▶ _Objective_: Could you copy the entries word for word, starting at the line that contains "From the camera" and ending at the last line of the entries?

▶ _The input_:
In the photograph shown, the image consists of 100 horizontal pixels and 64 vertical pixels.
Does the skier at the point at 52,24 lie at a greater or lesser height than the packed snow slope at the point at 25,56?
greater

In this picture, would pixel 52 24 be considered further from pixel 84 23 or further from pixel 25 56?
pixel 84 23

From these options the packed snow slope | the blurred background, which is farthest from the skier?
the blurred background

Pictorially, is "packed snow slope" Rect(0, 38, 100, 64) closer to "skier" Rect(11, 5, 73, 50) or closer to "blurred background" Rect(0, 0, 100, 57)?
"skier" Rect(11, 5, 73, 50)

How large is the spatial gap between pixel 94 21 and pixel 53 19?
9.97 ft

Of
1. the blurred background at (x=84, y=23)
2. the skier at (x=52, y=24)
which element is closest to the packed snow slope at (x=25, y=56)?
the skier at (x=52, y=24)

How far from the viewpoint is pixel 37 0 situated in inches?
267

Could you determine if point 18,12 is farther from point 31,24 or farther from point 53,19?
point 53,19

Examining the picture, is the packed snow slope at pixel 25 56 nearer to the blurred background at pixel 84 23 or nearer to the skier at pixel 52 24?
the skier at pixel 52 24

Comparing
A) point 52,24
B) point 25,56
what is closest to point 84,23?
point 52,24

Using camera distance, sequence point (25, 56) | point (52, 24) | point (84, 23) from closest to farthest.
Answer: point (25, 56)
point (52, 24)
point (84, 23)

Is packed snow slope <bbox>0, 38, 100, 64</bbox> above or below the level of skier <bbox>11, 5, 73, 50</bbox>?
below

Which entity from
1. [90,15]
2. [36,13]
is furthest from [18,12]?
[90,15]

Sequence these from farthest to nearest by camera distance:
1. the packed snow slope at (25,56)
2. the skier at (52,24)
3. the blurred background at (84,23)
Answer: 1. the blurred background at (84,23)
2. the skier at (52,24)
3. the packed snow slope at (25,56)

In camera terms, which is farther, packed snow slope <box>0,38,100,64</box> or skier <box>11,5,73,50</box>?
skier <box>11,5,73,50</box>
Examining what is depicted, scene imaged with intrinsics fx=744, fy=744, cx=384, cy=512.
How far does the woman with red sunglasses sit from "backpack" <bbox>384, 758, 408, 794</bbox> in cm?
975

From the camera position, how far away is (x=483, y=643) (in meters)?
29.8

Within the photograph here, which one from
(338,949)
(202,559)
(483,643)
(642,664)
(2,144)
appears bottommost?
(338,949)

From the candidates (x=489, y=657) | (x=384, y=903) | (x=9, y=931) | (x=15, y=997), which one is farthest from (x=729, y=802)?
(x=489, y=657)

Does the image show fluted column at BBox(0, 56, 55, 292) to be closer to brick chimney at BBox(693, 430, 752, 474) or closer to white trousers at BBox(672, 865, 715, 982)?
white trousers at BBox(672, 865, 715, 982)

▶ _The result_:
From the camera position, how far away is (x=483, y=643) (in meters)?
29.8

Within the photograph here, which one from
(338,949)
(202,559)
(483,643)
(642,664)
(2,144)
appears bottommost?
(338,949)

From the candidates (x=489, y=657) | (x=384, y=903) | (x=9, y=931) | (x=15, y=997), which one is farthest from (x=729, y=802)?
(x=489, y=657)

Does the image show fluted column at BBox(0, 56, 55, 292) to be closer to brick chimney at BBox(693, 430, 752, 474) or closer to white trousers at BBox(672, 865, 715, 982)?
white trousers at BBox(672, 865, 715, 982)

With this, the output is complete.